Is Water a Barrier to a Low-Carbon Energy Future?
Ask an expert on clean tech what the largest barriers to a low carbon energy future are, and chances are they will list higher technology costs, policy barriers, or the need for new infrastructure to accommodate novel energy sources.
Not convinced? Here's a few factoids to wet your appetite (pun intended):
- The US power sector withdrew as much water from America's rivers, lakes, and oceans for cooling needs as the country uses to irrigate all agricultural lands, according to MIT Professor Ahmed Ghoniem.
- Worldwide, baseload power plants use the same amount of water for cooling as 545 megacities the size of New York City, according to Peter Evans, Director of Global Planning and Strategy for GE. By 2025 as global power demand grows, water needs will rise to 660 New York City's worth.
Big numbers indeed, and a potentially substantial challenge to a low-carbon energy transition, particularly for new "baseload" or reliable sources of emissions-free power.
Excepting wind and solar photovoltaics, both intermittent energy sources, all other low-carbon power sources need water -- LOTS of it -- either for cooling needs (as in the case of geothermal, nuclear, solar thermal, or fossil plants with carbon capture) or as their motive force (in the case of hydroelectric and tidal power).
To be clear, most of the water "used" by power plants for cooling needs isn't actually consumed. Except for whatever evaporates, most of the water ends up back in waterways--albeit a bit hotter.

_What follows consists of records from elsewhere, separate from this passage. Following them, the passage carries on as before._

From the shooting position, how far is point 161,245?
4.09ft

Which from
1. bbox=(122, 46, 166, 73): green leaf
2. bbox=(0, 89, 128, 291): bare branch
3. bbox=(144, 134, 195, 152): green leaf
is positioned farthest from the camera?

Still, when it comes to baseload low-carbon power needs, finding a source of cooling water can be a key constraint, cautioned the MIT conference panelists, who spanned industry, academia, and environmental backgrounds.
As an example, the Palo Verde nuclear power station near Phoenix, Arizona, utilizes the city's wastewater to meet its cooling needs, pumping 73 million gallons of water to the plant every day, said Jerry Alexander, Global Director of Process Water for Siemens Water Technologies Division.
As it turns out, Palo Verde, where construction began in 1976, was ahead of its time. Essentially all new power plants in America today are unable to secure permits to use freshwater sources for cooling needs, Alexander noted. New regulations coming down the pipe from the US Environmental Protection Agency could also force older, existing plants to switch to recycled water or "dry" cooling techniques that minimize water use.
That's a key opportunity for entrepreneurs. New technological innovations, thoughtful design and siting, and better recycling and management of power sector water needs are all key to overcoming this potential barrier, the panelists noted.
Out in the desert, freshwater isn't an option, and it's probably a long way to the nearest large municipal wastewater treatment plant.
Dry evaporative cooling, or "air cooling," is the only real option, then, said Colleen Layman, a water treatment engineer with Bechtel Corporation, which helps build power plants all over the world, including the Ivanpah solar plant.
Yet cooling needs at a solar thermal plant are highest during the heat of the day, when power output is greatest. That's also precisely when air cooling is least efficient, according to John Maulbetsch, a consultant specializing in water management.
This isn't a challenge for solar thermal alone. Only two nuclear power plants in the world today are air cooled, said Siemens's Alexander. That's going to have to change, as new reactors come online in an increasingly water constrained world.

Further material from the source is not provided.